I don't play guitar, but I think you might like to look into something like this, this, this, or this.

You can also pick up a second-hand USB audio interface pretty cheap on ebay, and give it a try.

I know people who have used them to play / record guitar on on BSD / Linux, and they are satisfied.

As for VST, I haven't tried. I think it is possible via programs like audio/ardour5, but I haven't tested it.


----------



## pboehmer (Nov 3, 2017)

I don't play either, but somehow ended up with a guitar some years ago and messed around with it.  I just used a 1/4in to 3.5mm adapter and plugged directly into the on-board sound card line-in or mic (honestly do not remember).  Was able to use a tuning and effects ports.  I don't believe either of the ports I had used back then are there anymore, but audio/gnuitar and audio/gtkguitune are probably good candidates.  Take things even further and use audio/jack along with audio/hydrogen.


----------



## ekingston (Nov 3, 2017)

pboehmer said:


> I don't play either, but somehow ended up with a guitar some years ago and messed around with it.  *I just used a 1/4in to 3.5mm adapter and plugged directly into the on-board sound card line-in or mic* (honestly do not remember). ...



While plugging an electric guitar directly into the line-in/mic will work (most of the time). It is risky. The line-in has a maximum safe power rating. Electric guitars do not have any sort of limiter on the maximum power they can produce (it depends on how violently you pluck/strum). You can burn out the input (and the sound processing chips) on the computer with your guitar.

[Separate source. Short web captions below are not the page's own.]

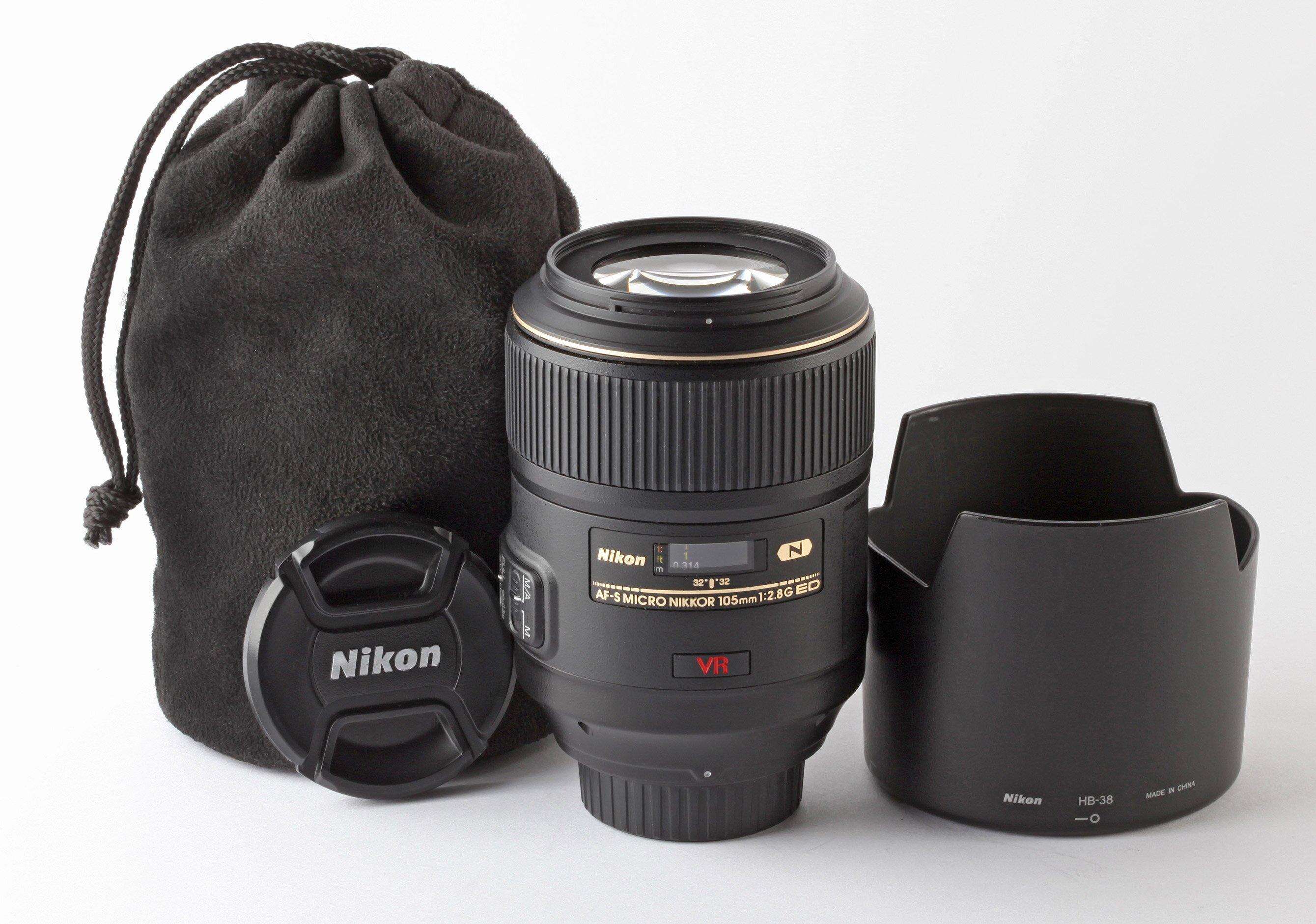 Nikon AF-S Mikkor 105mm/2,8GED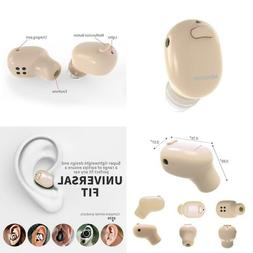 Nenrent S570 Bluetooth Earbud,Smallest Mini Invisible V4.1 W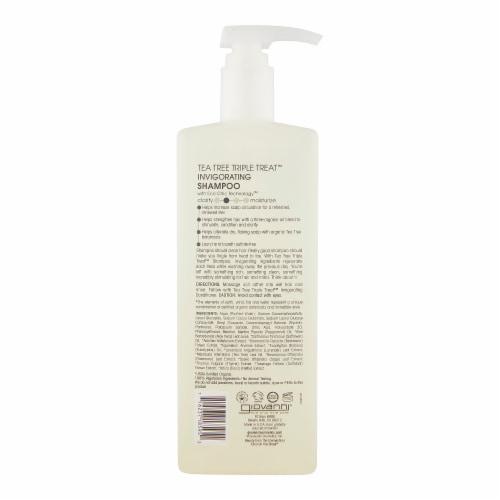 GIOVANNI Tea Tree Triple Treat Invigorating Shampoo, 24 oz., for Itchy Dry Scalp Perspective: back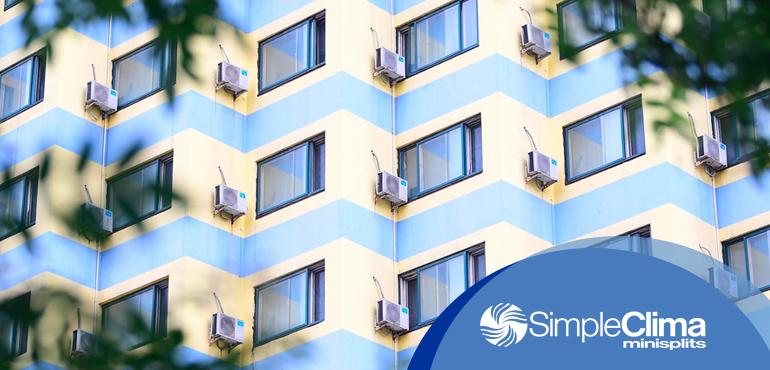 Limpieza de aire acondicionado: esencial en ciudades con contaminación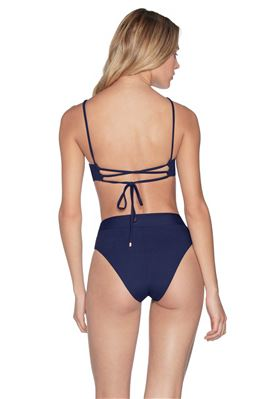 Ink Blue Lovely Reversible Underwire Bikini Top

I do have a guitar. I do plug it into my computer. I use my Apple iMac, so I can't really add much else to this conversation. I suggest you look at something specifically intended as a guitar input. Personally, I use an older iRig device. Please do not consider either of these links as recommendations that they will work with FreeBSD, I haven't tested either one.


----------



## bart (Nov 4, 2017)

Hi,
Thank you for your answers.

I have a sound card (M-Audio delta 66) where I can plug my guitar (Was nice on windows some years ago).

By ricochet on some links, I have found Guitarix which needs a port. I will also try to port it.


----------



## bart (Jan 14, 2018)

Well... I seen that snd_envy24 have no support for recording 
Using audio from my motherboard (Realtek ALC892 (Rear Analog 7.1/2.0) chipset) is OK.


----------